§ **Do this**: Return all of the material below line for line, unchanged, and leave the pictures out.
[START OF Records to use]
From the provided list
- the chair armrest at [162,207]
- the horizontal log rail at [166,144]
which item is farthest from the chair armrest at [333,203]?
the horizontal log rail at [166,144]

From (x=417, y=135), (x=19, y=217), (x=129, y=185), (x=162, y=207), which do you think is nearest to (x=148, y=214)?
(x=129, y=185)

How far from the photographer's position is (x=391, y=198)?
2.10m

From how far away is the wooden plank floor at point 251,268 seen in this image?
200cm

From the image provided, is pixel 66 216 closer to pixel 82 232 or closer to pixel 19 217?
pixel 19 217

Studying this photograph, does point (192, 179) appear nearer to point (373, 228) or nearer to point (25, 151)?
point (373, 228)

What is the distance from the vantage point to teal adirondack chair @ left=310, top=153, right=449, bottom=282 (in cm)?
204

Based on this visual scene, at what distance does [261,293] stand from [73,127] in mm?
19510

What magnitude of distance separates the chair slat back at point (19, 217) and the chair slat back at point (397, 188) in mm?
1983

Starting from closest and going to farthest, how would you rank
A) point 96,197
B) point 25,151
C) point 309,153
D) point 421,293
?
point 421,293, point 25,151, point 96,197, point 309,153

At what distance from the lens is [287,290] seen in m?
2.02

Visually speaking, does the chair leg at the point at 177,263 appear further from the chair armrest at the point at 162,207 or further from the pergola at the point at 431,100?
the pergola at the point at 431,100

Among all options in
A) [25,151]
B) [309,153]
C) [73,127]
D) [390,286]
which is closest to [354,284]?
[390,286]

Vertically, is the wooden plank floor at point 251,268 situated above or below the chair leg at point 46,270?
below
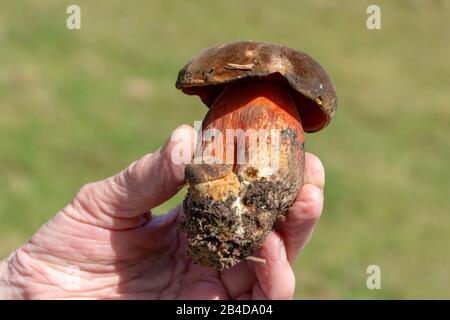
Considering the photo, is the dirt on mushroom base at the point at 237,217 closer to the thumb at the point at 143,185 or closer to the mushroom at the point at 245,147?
the mushroom at the point at 245,147

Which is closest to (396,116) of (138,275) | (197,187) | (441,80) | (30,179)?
(441,80)

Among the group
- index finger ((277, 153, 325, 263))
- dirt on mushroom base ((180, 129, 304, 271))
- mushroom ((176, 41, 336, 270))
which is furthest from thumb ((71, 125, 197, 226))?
index finger ((277, 153, 325, 263))

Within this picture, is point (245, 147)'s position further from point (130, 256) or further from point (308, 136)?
point (308, 136)

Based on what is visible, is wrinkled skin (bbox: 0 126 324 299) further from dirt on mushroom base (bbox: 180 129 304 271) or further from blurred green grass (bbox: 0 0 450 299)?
blurred green grass (bbox: 0 0 450 299)

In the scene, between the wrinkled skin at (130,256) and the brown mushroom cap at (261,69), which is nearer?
the brown mushroom cap at (261,69)

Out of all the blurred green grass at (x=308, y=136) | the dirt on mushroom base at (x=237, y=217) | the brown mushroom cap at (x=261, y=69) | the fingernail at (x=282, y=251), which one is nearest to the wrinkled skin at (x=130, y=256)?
A: the fingernail at (x=282, y=251)

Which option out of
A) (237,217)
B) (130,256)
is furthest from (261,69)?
(130,256)
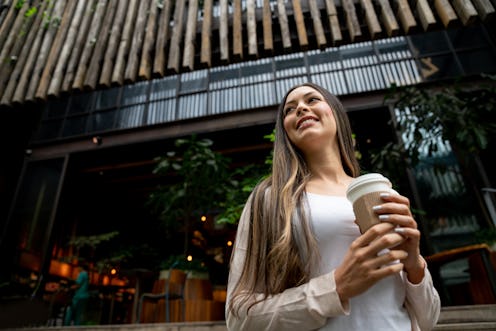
[END OF Records to use]
§ **Full response**:
From the provided list
- the chair armrest at [162,207]
- the horizontal log rail at [166,144]
which item is farthest from the chair armrest at [333,203]?
the horizontal log rail at [166,144]

From (x=417, y=135), (x=19, y=217), (x=129, y=185), (x=162, y=207), which do you think is nearest to (x=148, y=214)?
(x=129, y=185)

How far from the photographer's position is (x=391, y=198)?
2.10m

From how far away is the wooden plank floor at point 251,268 seen in this image?
200cm

From the image provided, is pixel 66 216 closer to pixel 82 232 or closer to pixel 19 217?
pixel 19 217

Studying this photograph, does point (192, 179) appear nearer to point (373, 228) or nearer to point (25, 151)?
point (373, 228)

What is the distance from the vantage point to teal adirondack chair @ left=310, top=153, right=449, bottom=282 (in cm)?
204

Based on this visual scene, at what distance does [261,293] stand from [73,127] in mm?
19510

What magnitude of distance separates the chair slat back at point (19, 217) and the chair slat back at point (397, 188) in mm?
1983

Starting from closest and going to farthest, how would you rank
A) point 96,197
B) point 25,151
C) point 309,153
D) point 421,293
?
point 421,293, point 25,151, point 96,197, point 309,153

At what distance from the lens is [287,290] seen in m?
2.02

Visually speaking, does the chair leg at the point at 177,263 appear further from the chair armrest at the point at 162,207 or further from the pergola at the point at 431,100?
the pergola at the point at 431,100

Among all options in
A) [25,151]
B) [309,153]
C) [73,127]
D) [390,286]
which is closest to [354,284]?
[390,286]

Vertically, is the wooden plank floor at point 251,268 situated above or below the chair leg at point 46,270?
below
Considering the photo, is the dirt on mushroom base at the point at 237,217 closer to the thumb at the point at 143,185 or closer to the mushroom at the point at 245,147?
the mushroom at the point at 245,147

Which is closest to (396,116) of (138,275) | (197,187) | (441,80) | (30,179)?
(441,80)

Among the group
- index finger ((277, 153, 325, 263))
- dirt on mushroom base ((180, 129, 304, 271))
- mushroom ((176, 41, 336, 270))
which is furthest from thumb ((71, 125, 197, 226))?
index finger ((277, 153, 325, 263))

Within this picture, is point (245, 147)'s position further from point (130, 256) or further from point (308, 136)?
point (308, 136)

Based on what is visible, is wrinkled skin (bbox: 0 126 324 299) further from dirt on mushroom base (bbox: 180 129 304 271) or further from blurred green grass (bbox: 0 0 450 299)?
blurred green grass (bbox: 0 0 450 299)

In the scene, between the wrinkled skin at (130,256) and the brown mushroom cap at (261,69), which is nearer?
the brown mushroom cap at (261,69)

Out of all the blurred green grass at (x=308, y=136) | the dirt on mushroom base at (x=237, y=217) | the brown mushroom cap at (x=261, y=69) | the fingernail at (x=282, y=251), which one is nearest to the wrinkled skin at (x=130, y=256)?
A: the fingernail at (x=282, y=251)

Which option out of
A) (237,217)
B) (130,256)
is furthest from (261,69)?
(130,256)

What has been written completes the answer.